Article III Double-Dipping: Proposition 8’s Sponsors, BLAG, and the Government’s Interest

Article III Double-Dipping: Proposition 8’s Sponsors, BLAG, and the Government’s Interest

A major procedural question looms over the two marriage cases currently before the U.S. Supreme Court: Do the parties who seek to defend the marriage‐recognition bans have standing to advance their views? The question arises because the governments that would have Article III standing, by virtue of their enforcement authority, are not defending their own laws. Instead, in Hollingsworth v. Perry, private parties are attempting to take up the state government’s mantle to defend Proposition 8, which withdrew marriage rights from same‐sex couples in California. And in United States v. Windsor, five members of the House of Representatives leadership seek to defend the federal Defense of Marriage Act in the name of the Bipartisan Legal Advisory Group. Not only are these parties not clearly authorized by the appropriate legislative bodies to pursue such actions, but there are two more fundamental difficulties with the Perry petitioners’ and BLAG’s claims to standing.
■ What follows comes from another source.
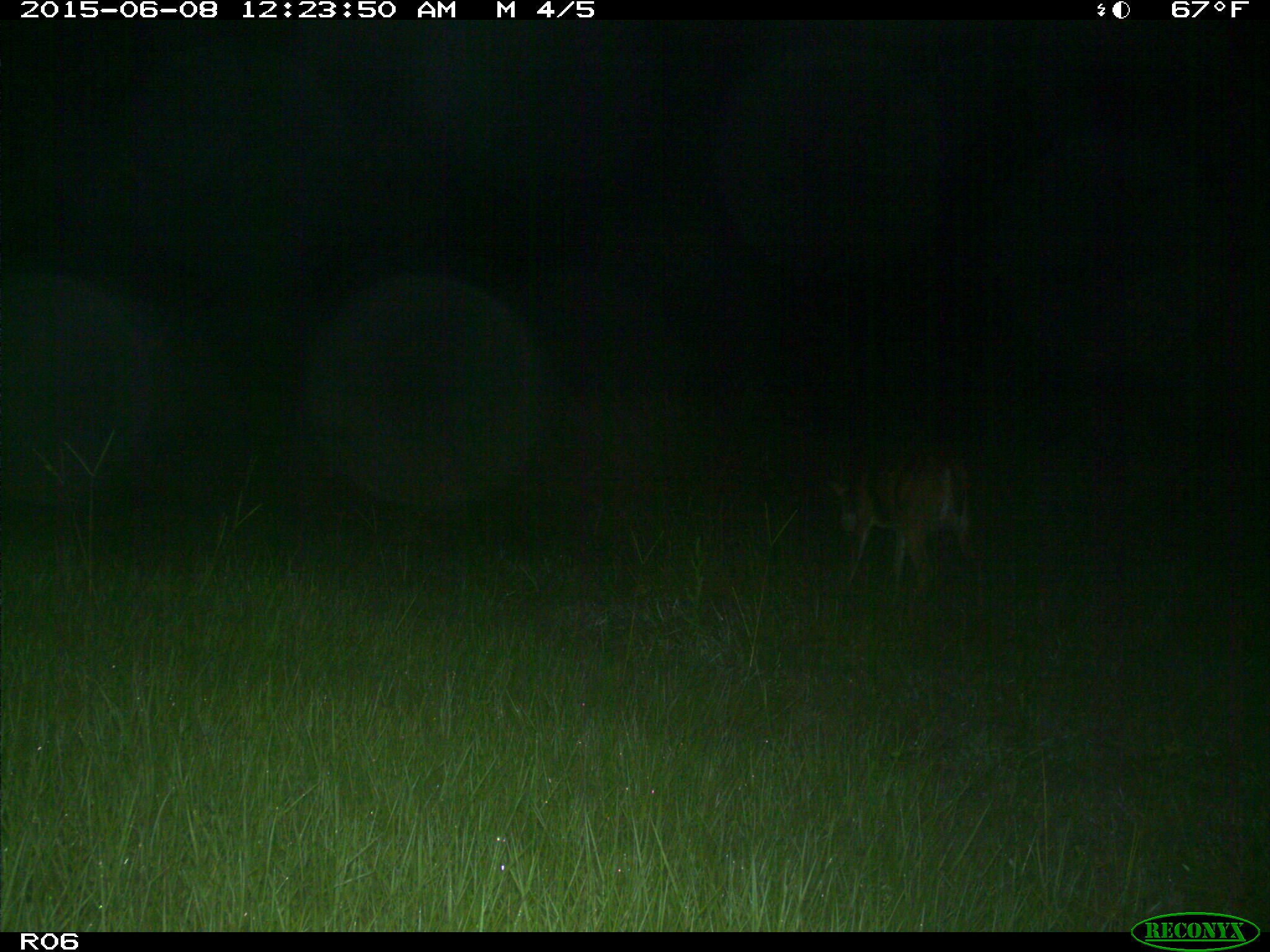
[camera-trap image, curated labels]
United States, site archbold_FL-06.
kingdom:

First, each presents the Article III double‐dipping problem to which this Essay’s title refers. The problem arises because there are parties asserting the government’s interest and, therefore, the government’s standing, on both sides of each case. The second problem arises from the premise, essential to the standing claims of both the Perry petitioners and BLAG, that governments can confer their Article III standing on private actors and subsets of legislators. The difficulty is that the government’s standing derives from its interest in enforcing its laws, which is not an interest shared by either group. In this essay, I argue that both the double‐dipping problem and the limits on a government’s ability to transfer its standing to private actors in this context leave Proposition 8’s sponsors and BLAG without Article III standing to press their positions. Nor can either group of would‐be defenders demonstrate the “concrete and particularized” stake it would need to have standing in its own right rather than on the government’s behalf. In short, neither party can answer the Supreme Court’s question in the affirmative.